-- Written instruction --
Rewrite the entries below, renaming "wood grain vanity cabinet" to "wooden vanity cabinet" everywhere it occurs and keeping all other text the same.
--- begin Data extract ---
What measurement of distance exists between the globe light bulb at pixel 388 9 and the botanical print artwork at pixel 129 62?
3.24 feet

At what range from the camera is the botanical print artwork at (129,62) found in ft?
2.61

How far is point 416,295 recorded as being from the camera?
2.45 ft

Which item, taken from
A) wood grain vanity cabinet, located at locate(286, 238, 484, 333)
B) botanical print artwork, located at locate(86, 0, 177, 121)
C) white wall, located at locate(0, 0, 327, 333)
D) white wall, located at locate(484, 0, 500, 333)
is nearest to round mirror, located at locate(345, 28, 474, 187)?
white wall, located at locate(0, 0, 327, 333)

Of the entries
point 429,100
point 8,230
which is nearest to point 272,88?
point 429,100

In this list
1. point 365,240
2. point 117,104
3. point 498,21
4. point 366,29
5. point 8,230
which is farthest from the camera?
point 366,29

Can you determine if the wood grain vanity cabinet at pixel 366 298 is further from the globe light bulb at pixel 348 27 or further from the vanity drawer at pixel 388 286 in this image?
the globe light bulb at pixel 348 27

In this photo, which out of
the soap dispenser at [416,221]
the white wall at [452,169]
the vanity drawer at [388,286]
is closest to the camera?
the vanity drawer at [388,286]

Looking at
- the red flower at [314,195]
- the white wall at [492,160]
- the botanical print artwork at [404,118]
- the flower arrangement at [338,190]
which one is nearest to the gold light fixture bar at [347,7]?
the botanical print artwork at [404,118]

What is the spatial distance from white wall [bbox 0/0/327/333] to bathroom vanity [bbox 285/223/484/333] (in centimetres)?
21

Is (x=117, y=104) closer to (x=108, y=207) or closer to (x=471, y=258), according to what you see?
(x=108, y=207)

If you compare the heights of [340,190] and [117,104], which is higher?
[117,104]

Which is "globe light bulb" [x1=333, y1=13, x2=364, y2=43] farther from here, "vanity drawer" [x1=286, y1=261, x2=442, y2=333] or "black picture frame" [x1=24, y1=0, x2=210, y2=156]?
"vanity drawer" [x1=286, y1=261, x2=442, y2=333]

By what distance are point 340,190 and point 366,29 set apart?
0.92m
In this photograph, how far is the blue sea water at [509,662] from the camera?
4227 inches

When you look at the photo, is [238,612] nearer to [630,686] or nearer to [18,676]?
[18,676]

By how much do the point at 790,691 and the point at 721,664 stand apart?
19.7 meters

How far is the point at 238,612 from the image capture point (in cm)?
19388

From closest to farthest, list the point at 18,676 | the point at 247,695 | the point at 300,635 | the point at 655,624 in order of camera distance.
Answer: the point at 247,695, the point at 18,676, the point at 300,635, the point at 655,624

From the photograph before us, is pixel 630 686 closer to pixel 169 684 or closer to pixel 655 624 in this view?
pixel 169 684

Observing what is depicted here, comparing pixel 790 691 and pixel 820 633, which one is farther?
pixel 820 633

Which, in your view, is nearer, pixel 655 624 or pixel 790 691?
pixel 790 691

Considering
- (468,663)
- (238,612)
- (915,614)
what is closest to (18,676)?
--- end Data extract ---
-- Output --
What measurement of distance exists between the globe light bulb at pixel 388 9 and the botanical print artwork at pixel 129 62?
3.24 feet

At what range from the camera is the botanical print artwork at (129,62) found in ft?
2.61

How far is point 416,295 recorded as being from the camera?
2.45 ft

Which item, taken from
A) wooden vanity cabinet, located at locate(286, 238, 484, 333)
B) botanical print artwork, located at locate(86, 0, 177, 121)
C) white wall, located at locate(0, 0, 327, 333)
D) white wall, located at locate(484, 0, 500, 333)
is nearest to round mirror, located at locate(345, 28, 474, 187)?
white wall, located at locate(0, 0, 327, 333)

Of the entries
point 429,100
point 8,230
which is nearest to point 272,88?
point 429,100

In this list
1. point 365,240
2. point 117,104
3. point 498,21
4. point 366,29
5. point 8,230
which is farthest from the camera?
point 366,29

Can you determine if the wooden vanity cabinet at pixel 366 298 is further from the globe light bulb at pixel 348 27 or further from the vanity drawer at pixel 388 286 in this image?
the globe light bulb at pixel 348 27

In this photo, which out of
the soap dispenser at [416,221]
the white wall at [452,169]
the vanity drawer at [388,286]
is closest to the camera?
the vanity drawer at [388,286]

Looking at
- the red flower at [314,195]
- the white wall at [492,160]
- the botanical print artwork at [404,118]
- the flower arrangement at [338,190]
which one is nearest to the gold light fixture bar at [347,7]?
the botanical print artwork at [404,118]

What is the spatial distance from white wall [bbox 0/0/327/333] to bathroom vanity [bbox 285/223/484/333] (in centimetres)?
21

Is (x=117, y=104) closer to (x=108, y=207) or closer to (x=471, y=258), according to what you see?
(x=108, y=207)

If you compare the heights of [340,190] and [117,104], which is higher?
[117,104]

Which is "globe light bulb" [x1=333, y1=13, x2=364, y2=43] farther from here, "vanity drawer" [x1=286, y1=261, x2=442, y2=333] or "black picture frame" [x1=24, y1=0, x2=210, y2=156]?
"vanity drawer" [x1=286, y1=261, x2=442, y2=333]

By what distance are point 340,190 and point 366,29 set apart?
0.92m
In this photograph, how far is the blue sea water at [509,662] from the camera?
4227 inches

When you look at the photo, is [238,612] nearer to [630,686] or nearer to [18,676]?
[18,676]

By how much do the point at 790,691 and the point at 721,664 stand apart?
19.7 meters

How far is the point at 238,612 from the image capture point (in cm)?
19388

From closest to farthest, list the point at 18,676 | the point at 247,695 | the point at 300,635 | the point at 655,624 in order of camera distance.
Answer: the point at 247,695, the point at 18,676, the point at 300,635, the point at 655,624

From the photograph before us, is pixel 630 686 closer to pixel 169 684 or closer to pixel 655 624 in this view?
pixel 169 684

Observing what is depicted here, comparing pixel 790 691 and pixel 820 633, which one is farther?
pixel 820 633

Which, in your view, is nearer, pixel 655 624 or pixel 790 691?
pixel 790 691

Considering
- (468,663)
- (238,612)
- (915,614)
what is closest to (18,676)?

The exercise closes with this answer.